Armenia II & Georgia II

(480 km, 4,826 metres in altitude) Of course, I rounded up the amount agreed for the taxi again and invited for a coffee, then we said goodbye, before it went by bike uphill and downhill to the north. The snow-capped peak of the Ararat rose behind a bend and passed it to Yerevan, which compared to the rest of the country is a vibrant capital of Armenia with sidewalk cafes, huge markets and interesting cathedrals in the city and nearby Echmiadzin.

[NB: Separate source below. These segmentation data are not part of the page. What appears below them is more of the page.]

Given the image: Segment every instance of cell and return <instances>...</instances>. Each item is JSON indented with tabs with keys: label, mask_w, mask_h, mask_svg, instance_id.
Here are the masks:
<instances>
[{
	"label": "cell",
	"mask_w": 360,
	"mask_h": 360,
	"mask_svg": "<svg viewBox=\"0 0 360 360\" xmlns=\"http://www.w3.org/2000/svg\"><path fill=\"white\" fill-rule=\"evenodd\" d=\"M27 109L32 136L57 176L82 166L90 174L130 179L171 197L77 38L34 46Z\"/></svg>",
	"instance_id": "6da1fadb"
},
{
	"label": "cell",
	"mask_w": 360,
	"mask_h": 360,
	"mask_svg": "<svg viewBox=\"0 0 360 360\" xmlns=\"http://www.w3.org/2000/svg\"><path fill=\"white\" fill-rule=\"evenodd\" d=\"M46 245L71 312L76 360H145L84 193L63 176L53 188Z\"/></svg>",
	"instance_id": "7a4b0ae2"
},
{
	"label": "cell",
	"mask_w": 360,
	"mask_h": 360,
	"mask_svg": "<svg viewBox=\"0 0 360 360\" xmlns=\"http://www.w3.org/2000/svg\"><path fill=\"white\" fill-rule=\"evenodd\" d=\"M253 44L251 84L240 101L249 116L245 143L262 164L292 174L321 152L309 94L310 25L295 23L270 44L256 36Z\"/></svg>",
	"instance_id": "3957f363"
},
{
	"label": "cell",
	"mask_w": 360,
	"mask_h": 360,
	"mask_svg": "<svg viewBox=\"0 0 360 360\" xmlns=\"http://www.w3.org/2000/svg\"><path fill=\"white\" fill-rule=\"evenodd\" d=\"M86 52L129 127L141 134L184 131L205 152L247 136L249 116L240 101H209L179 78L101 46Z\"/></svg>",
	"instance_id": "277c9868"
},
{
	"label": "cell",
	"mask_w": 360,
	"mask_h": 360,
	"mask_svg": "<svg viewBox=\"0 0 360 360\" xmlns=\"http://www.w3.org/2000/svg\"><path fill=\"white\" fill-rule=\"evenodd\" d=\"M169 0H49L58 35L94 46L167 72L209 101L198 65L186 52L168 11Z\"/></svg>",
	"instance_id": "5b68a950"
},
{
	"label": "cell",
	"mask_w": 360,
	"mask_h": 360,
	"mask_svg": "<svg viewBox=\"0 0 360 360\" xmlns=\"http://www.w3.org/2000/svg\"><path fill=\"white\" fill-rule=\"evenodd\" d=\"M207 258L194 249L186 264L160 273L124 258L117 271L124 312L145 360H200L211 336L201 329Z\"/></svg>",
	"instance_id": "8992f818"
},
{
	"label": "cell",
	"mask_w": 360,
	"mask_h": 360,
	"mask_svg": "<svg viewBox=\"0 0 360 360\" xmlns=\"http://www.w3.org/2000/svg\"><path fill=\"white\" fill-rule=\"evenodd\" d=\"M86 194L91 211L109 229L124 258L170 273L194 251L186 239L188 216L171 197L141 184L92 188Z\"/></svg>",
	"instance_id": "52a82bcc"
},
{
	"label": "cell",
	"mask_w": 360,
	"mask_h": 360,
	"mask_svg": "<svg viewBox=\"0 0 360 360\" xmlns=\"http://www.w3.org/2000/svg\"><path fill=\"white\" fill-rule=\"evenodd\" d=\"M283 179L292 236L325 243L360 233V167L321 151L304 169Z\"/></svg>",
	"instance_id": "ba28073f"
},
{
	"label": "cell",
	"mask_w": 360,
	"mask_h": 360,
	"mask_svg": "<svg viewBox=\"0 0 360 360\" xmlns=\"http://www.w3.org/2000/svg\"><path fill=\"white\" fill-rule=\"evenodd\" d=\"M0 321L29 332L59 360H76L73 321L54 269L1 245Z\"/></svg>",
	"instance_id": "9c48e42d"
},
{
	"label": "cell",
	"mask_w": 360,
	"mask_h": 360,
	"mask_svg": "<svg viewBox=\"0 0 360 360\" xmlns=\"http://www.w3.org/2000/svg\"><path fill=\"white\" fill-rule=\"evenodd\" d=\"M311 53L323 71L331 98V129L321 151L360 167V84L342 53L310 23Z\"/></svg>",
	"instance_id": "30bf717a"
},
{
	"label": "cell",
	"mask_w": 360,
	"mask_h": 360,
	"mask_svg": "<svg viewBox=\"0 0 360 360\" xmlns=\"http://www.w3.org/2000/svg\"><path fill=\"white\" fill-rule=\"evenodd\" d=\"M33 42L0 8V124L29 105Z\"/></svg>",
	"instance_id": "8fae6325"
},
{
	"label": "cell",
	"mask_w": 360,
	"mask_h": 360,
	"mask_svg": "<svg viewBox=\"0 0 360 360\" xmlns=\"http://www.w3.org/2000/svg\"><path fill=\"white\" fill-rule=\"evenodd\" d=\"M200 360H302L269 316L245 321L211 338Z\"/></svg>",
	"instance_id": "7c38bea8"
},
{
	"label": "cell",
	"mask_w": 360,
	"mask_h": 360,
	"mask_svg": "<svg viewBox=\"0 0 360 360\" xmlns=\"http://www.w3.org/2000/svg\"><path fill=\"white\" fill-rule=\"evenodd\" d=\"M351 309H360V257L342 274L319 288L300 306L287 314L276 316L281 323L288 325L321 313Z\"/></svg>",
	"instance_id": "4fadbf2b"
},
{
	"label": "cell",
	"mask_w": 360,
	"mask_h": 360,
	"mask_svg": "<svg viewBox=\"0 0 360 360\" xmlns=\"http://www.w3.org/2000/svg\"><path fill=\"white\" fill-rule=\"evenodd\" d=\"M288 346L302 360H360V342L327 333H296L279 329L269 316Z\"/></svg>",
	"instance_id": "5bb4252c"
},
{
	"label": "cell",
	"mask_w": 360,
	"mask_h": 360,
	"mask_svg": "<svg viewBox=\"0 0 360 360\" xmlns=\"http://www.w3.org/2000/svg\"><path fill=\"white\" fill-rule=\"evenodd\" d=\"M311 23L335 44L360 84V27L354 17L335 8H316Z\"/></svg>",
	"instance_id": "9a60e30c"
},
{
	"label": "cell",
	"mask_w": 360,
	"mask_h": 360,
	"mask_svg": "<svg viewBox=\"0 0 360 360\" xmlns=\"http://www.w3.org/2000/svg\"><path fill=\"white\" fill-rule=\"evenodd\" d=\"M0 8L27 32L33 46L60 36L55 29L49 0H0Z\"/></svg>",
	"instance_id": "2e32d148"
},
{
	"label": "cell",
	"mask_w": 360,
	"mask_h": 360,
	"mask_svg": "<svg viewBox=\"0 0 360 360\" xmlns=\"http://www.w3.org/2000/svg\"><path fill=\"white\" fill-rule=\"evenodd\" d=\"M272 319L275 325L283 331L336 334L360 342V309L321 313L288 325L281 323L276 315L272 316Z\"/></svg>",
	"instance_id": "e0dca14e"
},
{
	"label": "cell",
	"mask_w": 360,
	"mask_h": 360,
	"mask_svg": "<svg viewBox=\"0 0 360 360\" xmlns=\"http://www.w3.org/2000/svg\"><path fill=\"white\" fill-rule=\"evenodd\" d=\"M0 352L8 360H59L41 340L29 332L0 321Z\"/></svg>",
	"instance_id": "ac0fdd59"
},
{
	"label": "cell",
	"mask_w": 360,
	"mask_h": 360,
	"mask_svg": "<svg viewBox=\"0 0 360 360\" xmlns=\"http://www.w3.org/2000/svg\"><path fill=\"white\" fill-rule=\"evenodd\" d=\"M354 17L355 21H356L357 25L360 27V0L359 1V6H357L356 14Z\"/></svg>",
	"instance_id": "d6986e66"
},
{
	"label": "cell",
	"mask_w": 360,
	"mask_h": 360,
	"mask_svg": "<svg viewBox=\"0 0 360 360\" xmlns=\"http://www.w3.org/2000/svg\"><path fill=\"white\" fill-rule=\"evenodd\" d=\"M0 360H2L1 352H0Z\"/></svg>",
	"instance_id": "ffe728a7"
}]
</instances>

On Gyumri we went further north, always uphill and downhill towards the border of Georgia, before I asked a day later even on the next border. I drove back to Turkey via a small picturesque pass road near Akhaltsikhe.

Turkey III

(658 km, 7,652 metres in altitude) About many endless construction sites with pavement of coarse gravel, it went sometimes steeply uphill and downhill, every now and then with strong headwind south to Kars. After a detour to the ruined city of Ani on the border with Armenia, we passed the west side of the Ararat, to Dogubayazit on the border to Iran. With the way further to the south and the rising temperatures unfortunately also the stones threw children to. Partly I was shot at with fist-sized boulders from a slingshot, so that I even went to self-protection as the first to throw a stone to bring the approaching children from the concept. On the one hand this was only moderately successful and on the other hand a rather sad scene, which had nothing to do with why I was traveling by bike on a land. Glad to not have been hit and furious at the annoying spectacle, I dulled on pedaling south, pitching my tent on the shores of Lake Van and rolling into Van the next day, back to my starting point. The stones were soon forgotten. On the other hand, I will never forget my time in Kurdistan and the Caucasus, the spectacular landscapes and above all all the hospitable and helpful people that I got to know.